I hope my real legacy is demonstrating that when people of goodwill come together, extraordinary things can happen. The common thread through so many of our accomplishments — both at Blue Cross and across the wider healthcare community in Massachusetts — is a spirit of radical collaboration. We recognized that when we bring together diverse groups of people — payers, hospitals, employers, labor, government, consumer advocates and community organizations — with a set of shared goals and values, we can help solve some of the biggest challenges in healthcare.

Q: BCBS of Massachusetts has taken on a number of health equity initiatives. Why is health equity an important focus for the organization?

AD: We have lived for too long with health disparities and racism in American healthcare. Health equity today, in the wake of COVID and George Floyd’s murder, is a vital issue for all of us. And frankly, it's because most of our work to date has failed. If you go back and reread the Institute of Medicine's seminal report Unequal Treatment from 2003, well, it sounds a lot like the conversations we're having now.

So we're upping the ante. From our foundation's giving to our health justice programs and the way we invest in and support startups helmed by entrepreneurs of color, we're accelerating and expanding our work on health equity. But perhaps the biggest change will come from a new program that builds on our payment reform advances over the last decade. We're investing in collecting high quality race and ethnicity data on our members, supporting our health systems with $25 million in grants to help them advance their work on health equity. And starting in January, we'll be the first health plan in the country to create payment contracts rewarding clinicians for eliminating racial and ethnic inequities in care, with a goal of improving healthcare for all 2.9 million of our members.

Q: What is the biggest challenge facing the health insurance industry right now?

AD: Affordability. We do not have an affordable healthcare system today, and we need to change that. Families and businesses struggle to pay their healthcare costs in a fragile economy with inflation at a 40-year high. And at the same time, those same pressures — inflation, demands for higher wages, steeper cost of capital — are putting great strains on our physician practices and hospital systems. In response, these systems are pressuring us and other health plans for unprecedented large price increases.

We recognize hospitals are in a difficult situation coming out of COVID. But there has to be a balance and recognition that employers and employees who are paying the cost of healthcare are facing their own pressures. I don't think it's an intractable problem — Massachusetts has a long and powerful history of solving problems collaboratively. And that is certainly true in healthcare.

Q: What is one piece of advice you plan to share with your successor? 

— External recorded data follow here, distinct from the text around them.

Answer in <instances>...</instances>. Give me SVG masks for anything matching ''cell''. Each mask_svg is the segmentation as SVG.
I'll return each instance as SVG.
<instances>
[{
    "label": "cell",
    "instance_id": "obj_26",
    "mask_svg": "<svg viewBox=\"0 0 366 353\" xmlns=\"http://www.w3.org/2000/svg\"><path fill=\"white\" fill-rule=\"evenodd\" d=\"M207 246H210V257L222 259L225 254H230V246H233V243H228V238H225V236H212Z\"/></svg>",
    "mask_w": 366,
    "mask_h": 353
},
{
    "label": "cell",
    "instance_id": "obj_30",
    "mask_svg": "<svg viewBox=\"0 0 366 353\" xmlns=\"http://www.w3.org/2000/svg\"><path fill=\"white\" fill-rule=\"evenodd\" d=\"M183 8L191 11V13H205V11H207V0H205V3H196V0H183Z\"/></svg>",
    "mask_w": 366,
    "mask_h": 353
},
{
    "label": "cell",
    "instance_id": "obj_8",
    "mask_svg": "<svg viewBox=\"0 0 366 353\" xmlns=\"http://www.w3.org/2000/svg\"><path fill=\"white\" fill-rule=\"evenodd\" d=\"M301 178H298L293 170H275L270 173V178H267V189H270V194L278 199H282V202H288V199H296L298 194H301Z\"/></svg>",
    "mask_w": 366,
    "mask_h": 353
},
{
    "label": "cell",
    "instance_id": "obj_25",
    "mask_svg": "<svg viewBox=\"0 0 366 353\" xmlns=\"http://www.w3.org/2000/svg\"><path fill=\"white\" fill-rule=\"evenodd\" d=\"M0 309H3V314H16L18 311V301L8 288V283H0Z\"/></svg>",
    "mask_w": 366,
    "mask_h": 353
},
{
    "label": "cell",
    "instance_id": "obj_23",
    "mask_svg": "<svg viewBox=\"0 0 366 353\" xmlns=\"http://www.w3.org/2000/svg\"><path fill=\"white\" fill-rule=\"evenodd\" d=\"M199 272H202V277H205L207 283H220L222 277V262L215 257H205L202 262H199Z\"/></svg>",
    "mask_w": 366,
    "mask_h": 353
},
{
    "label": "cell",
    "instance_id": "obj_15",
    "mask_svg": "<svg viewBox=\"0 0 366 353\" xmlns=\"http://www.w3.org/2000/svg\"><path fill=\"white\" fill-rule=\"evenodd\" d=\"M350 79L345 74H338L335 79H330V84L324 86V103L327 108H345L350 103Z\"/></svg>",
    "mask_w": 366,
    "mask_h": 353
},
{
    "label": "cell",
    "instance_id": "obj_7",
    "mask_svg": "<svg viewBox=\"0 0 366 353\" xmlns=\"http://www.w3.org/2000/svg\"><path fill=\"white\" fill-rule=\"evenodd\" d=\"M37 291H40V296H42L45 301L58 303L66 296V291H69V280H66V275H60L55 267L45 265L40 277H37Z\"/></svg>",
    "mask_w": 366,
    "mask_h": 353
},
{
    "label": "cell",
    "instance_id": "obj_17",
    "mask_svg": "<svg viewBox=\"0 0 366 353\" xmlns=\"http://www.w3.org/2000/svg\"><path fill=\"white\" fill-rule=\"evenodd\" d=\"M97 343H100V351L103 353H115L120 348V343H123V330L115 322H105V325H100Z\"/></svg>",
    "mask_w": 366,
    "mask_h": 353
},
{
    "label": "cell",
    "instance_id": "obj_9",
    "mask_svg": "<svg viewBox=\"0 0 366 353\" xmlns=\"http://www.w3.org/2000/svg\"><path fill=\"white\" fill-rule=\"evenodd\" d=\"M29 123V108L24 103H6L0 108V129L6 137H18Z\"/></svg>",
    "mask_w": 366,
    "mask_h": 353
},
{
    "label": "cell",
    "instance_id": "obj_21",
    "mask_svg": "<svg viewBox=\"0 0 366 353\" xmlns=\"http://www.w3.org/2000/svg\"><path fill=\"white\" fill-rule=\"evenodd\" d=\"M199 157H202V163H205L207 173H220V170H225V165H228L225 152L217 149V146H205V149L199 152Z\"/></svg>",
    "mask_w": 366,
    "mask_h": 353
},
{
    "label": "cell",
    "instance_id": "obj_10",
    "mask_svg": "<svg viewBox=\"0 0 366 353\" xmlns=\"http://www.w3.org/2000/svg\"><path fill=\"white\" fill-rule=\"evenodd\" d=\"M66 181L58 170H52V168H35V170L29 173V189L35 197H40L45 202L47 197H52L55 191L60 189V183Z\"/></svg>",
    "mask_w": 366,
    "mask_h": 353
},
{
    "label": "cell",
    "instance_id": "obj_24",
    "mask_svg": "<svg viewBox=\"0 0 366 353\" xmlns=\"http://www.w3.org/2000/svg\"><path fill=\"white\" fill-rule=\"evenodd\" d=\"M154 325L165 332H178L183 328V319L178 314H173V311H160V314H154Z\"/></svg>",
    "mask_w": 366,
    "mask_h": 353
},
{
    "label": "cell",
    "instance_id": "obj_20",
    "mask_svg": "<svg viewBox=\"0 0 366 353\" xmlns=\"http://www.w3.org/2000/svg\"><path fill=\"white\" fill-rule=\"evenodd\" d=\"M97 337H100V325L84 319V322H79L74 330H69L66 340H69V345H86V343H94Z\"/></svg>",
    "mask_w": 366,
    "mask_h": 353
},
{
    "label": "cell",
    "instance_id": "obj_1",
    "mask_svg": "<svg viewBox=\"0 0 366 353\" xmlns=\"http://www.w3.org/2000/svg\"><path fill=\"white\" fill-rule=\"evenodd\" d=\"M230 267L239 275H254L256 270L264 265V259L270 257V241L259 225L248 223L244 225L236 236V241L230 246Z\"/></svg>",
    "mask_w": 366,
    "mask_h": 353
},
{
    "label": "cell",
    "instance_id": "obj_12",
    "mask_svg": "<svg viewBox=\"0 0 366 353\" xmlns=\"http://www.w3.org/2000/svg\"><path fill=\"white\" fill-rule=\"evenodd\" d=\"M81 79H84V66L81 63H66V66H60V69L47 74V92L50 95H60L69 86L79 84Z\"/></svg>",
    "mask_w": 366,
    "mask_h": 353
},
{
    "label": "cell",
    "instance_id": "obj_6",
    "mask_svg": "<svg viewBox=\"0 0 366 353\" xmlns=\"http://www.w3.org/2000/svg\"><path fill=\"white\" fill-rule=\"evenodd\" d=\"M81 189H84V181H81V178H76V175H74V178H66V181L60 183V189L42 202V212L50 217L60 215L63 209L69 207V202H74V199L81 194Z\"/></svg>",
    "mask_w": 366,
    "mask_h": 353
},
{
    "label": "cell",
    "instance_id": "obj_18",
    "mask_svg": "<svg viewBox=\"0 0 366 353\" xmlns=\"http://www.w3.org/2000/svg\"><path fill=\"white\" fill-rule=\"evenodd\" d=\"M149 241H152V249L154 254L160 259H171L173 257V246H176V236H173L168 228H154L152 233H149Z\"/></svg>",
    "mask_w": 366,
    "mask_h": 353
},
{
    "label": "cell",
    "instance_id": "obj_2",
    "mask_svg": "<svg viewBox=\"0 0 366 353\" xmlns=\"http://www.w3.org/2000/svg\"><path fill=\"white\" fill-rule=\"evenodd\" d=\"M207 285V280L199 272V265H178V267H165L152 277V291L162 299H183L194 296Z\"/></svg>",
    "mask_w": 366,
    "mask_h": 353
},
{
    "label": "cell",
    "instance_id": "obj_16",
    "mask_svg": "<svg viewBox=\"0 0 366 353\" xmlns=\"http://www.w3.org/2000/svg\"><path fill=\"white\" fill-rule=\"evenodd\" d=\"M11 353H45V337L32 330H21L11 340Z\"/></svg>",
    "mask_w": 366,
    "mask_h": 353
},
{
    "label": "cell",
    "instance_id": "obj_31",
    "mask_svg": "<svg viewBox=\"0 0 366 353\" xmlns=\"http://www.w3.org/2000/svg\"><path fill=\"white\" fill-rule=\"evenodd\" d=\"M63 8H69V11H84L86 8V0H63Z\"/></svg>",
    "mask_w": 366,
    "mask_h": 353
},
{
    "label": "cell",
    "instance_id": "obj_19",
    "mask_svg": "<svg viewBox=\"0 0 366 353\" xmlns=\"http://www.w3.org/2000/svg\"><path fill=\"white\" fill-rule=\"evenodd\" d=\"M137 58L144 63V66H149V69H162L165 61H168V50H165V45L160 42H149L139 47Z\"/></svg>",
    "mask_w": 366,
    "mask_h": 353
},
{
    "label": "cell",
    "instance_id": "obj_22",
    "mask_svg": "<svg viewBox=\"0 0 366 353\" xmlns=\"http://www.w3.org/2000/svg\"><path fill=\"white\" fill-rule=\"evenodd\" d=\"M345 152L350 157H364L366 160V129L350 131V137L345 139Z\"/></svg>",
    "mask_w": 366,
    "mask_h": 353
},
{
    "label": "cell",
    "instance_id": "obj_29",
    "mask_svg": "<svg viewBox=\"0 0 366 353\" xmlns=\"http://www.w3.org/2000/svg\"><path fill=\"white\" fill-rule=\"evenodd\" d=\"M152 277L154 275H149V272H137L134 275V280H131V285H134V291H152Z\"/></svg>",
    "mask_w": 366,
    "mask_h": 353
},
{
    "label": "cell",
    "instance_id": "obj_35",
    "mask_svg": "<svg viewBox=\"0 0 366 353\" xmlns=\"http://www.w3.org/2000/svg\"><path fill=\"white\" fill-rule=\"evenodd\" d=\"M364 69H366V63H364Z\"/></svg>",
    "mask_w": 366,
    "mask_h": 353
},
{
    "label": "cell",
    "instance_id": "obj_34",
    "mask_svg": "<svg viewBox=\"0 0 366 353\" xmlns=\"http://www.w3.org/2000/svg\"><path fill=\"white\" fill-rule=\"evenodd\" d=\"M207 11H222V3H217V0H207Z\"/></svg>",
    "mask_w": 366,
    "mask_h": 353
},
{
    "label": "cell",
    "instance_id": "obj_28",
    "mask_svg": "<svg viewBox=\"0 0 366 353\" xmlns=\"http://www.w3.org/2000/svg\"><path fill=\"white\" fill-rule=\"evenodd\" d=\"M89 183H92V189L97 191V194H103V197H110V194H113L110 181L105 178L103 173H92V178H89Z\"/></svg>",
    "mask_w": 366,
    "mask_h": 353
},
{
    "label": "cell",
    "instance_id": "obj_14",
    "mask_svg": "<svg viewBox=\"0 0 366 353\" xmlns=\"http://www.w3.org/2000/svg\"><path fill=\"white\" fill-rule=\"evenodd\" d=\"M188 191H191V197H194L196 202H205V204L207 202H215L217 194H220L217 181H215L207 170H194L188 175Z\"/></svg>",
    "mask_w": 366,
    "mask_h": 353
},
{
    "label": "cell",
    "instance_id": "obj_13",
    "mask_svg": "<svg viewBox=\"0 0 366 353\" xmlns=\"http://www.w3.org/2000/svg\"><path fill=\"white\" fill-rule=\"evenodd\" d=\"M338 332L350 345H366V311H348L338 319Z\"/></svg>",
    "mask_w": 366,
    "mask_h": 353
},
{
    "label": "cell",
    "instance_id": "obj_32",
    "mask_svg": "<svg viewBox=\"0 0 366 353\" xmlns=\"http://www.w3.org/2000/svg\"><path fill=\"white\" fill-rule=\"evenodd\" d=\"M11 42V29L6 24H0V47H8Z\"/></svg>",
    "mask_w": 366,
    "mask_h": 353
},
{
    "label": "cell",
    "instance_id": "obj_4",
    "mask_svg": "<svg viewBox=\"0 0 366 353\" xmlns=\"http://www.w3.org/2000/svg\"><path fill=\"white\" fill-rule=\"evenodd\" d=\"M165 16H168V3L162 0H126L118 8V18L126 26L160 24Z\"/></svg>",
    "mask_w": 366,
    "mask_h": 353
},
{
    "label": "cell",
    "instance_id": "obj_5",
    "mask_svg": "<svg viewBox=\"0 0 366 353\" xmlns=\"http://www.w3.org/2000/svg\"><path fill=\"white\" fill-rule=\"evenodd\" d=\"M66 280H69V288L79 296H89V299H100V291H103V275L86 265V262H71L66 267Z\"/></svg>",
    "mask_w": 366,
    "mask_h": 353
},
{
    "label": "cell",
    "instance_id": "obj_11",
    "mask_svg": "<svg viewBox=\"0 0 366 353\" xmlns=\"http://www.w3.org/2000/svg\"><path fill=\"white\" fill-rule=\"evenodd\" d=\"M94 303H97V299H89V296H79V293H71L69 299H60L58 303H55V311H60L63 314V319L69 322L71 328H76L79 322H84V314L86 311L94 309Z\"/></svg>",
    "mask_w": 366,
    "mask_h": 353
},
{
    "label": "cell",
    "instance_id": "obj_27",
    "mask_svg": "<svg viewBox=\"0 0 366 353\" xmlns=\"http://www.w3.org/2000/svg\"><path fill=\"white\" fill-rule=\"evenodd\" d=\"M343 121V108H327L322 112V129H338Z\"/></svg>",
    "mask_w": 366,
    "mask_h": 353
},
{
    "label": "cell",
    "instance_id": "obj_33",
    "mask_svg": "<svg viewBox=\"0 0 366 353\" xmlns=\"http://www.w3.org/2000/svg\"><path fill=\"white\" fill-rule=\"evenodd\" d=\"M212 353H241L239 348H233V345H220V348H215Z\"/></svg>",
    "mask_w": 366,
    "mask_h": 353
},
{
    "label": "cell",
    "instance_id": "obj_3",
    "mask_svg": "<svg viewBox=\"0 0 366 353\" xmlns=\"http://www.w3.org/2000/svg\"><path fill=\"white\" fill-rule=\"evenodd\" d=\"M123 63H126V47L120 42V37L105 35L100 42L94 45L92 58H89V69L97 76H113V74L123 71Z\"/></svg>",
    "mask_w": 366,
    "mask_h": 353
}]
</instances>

AD: Sarah Iselin is one of the most talented people with whom I've ever worked. She cares deeply about healthcare affordability, quality and equity, and about the healthcare experience our members have both with us and in the healthcare system more broadly. My only advice to anyone seeking to improve healthcare is to listen to consumers, patients and caregivers. Healthcare is complicated, fragmented, highly regulated and political. But at its core, it's about caring for people at their most vulnerable, their most mortal. It's important to remember that the reason our work matters, the reason we are all here, is we are trying to help ease suffering and promote better health.